Engraçadinha ergue-se. Vira-se, numa brusca cólera:
— Eu prefiro a minha filha morta...
Dr. Odorico atalha:
— Não diga isso! Pelo amor de Deus! O papel de mãe é proteger e perdoar! Reze, Engraçadinha, reze por sua filha! Reze!
Foi nesse momento que lhe ocorreu uma outra idéia. Ergue a voz nítida e vibrante:
— Rezemos, Engraçadinha! Rezemos! Eu acompanharei você!
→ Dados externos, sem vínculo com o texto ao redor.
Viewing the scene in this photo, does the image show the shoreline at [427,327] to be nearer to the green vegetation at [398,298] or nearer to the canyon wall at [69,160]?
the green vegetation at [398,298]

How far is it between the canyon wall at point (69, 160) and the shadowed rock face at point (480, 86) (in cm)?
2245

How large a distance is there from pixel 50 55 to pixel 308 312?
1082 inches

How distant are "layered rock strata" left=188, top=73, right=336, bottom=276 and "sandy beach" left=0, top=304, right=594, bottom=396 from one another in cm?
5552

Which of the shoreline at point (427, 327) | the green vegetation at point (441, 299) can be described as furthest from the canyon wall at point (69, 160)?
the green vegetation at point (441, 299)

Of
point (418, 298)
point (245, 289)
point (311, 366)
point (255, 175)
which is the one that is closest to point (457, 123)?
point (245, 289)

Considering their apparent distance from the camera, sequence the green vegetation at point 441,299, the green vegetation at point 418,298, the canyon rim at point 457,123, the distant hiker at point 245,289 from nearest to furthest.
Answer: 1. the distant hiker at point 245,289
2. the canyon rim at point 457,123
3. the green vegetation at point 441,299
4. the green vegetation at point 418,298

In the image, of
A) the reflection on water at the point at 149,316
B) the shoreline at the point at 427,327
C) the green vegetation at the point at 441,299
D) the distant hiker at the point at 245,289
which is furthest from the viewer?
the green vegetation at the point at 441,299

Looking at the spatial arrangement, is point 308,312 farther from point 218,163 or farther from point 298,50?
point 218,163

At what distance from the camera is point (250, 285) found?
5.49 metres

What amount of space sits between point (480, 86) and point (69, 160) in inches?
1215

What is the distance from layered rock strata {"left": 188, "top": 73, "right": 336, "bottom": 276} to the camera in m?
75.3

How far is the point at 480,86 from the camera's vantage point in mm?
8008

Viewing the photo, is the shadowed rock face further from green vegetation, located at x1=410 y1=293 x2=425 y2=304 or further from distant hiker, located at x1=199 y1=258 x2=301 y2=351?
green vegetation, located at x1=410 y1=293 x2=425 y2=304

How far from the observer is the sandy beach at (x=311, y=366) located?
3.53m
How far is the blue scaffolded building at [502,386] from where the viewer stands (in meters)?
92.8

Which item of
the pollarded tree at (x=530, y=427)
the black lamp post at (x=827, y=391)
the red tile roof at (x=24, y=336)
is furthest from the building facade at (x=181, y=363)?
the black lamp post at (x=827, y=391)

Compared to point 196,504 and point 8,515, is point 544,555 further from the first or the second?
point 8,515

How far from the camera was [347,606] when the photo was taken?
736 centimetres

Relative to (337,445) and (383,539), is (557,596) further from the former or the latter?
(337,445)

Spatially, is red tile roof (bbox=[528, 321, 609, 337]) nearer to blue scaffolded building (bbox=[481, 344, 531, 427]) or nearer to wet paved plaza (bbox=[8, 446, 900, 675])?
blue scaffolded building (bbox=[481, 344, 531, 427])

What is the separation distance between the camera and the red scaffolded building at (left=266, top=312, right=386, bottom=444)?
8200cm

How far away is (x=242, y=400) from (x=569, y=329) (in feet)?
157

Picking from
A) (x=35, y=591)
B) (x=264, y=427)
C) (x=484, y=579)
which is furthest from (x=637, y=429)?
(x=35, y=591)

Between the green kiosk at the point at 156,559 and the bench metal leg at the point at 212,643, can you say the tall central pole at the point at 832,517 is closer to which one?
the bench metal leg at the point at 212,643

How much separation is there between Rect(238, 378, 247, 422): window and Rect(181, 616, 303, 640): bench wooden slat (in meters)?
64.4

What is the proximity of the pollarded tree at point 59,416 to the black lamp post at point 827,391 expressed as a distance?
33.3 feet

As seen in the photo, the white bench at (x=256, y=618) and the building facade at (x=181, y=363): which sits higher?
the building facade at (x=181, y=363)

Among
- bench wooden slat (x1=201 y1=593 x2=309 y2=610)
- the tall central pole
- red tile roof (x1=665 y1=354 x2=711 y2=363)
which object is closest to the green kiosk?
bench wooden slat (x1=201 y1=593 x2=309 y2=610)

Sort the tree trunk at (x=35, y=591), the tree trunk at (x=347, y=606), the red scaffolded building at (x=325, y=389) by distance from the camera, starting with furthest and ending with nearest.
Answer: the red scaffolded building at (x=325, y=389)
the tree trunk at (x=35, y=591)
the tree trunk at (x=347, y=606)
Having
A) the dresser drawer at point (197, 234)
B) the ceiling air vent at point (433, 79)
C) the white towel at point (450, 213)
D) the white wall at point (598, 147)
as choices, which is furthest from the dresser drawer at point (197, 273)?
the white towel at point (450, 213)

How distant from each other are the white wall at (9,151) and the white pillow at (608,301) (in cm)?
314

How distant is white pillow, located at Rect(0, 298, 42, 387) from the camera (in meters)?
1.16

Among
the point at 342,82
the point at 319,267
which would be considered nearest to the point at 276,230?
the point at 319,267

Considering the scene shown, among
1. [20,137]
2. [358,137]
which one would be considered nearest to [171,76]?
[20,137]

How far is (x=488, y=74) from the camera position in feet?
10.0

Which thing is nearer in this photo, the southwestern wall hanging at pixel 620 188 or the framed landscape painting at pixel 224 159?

Pela primeira vez, Dr. Odorico admitiu a hipótese da pró­pria conversão. Pensa: “Se eu me converter, talvez não precise nem comprar a geladeira. Mesmo uma Sheer Look é puxado!” Os dois estão de pé. Engraçadinha começa:
— Pai Santo e Glorioso Deus...
Repete, baixo e cavo:
— Pai Santo e Glorioso Deus...
— ...pedimos-Lhe também que Tu nos concedas o pão do espírito...
— ...o pão do espírito.

*

Senta-se na cama (levanta a cabeça num movimento ousa­do e lindo):
— Não quero morrer.
— Não?
E ela:
— Nunca mais.
Ri:
— Nem eu!
Puxa a cabeça do rapaz:
— Que tal a minha classe?
— Fabulosa!
Súbito, lembra-se do relógio de pulso: “Deixa eu ver a hora! Ih, tarde pra chuchu!” Pensa ainda: “Quase não saiu sangue!” Leleco arrasta a pequena:
— Vamos tomar banho.
A menina corre. Leleco diminui o bolero do alto-falante. No banheiro, ele pergunta:
— Quente ou frio?
— Frio mesmo.
Silene recebe o jorro quase gelado no peito, no pescoço. Vira-se para molhar as costas. Pergunta, ensaboando-se:
— Será que a gente arranja táxi?
Toma um susto: “É mesmo! Mandamos o táxi embora!” Agora que o bolero toca em surdina, ouvem melhor a discussão, lá fora. Alguém está dizendo:
— Escuta, Tinhorão! O Juscelino está seco para morrer antes de terminar o mandato!
— O Juscelino?
E o outro, numa convicção feroz:
— Olha! Não há presidente que não sonhe com os fune­rais de Chefe de Estado! Te digo: o defunto presidencial é de um exibicionismo ululante!
Leleco apanha a toalha:
— Deixa que eu te enxugo! Pode deixar: eu te enxugo!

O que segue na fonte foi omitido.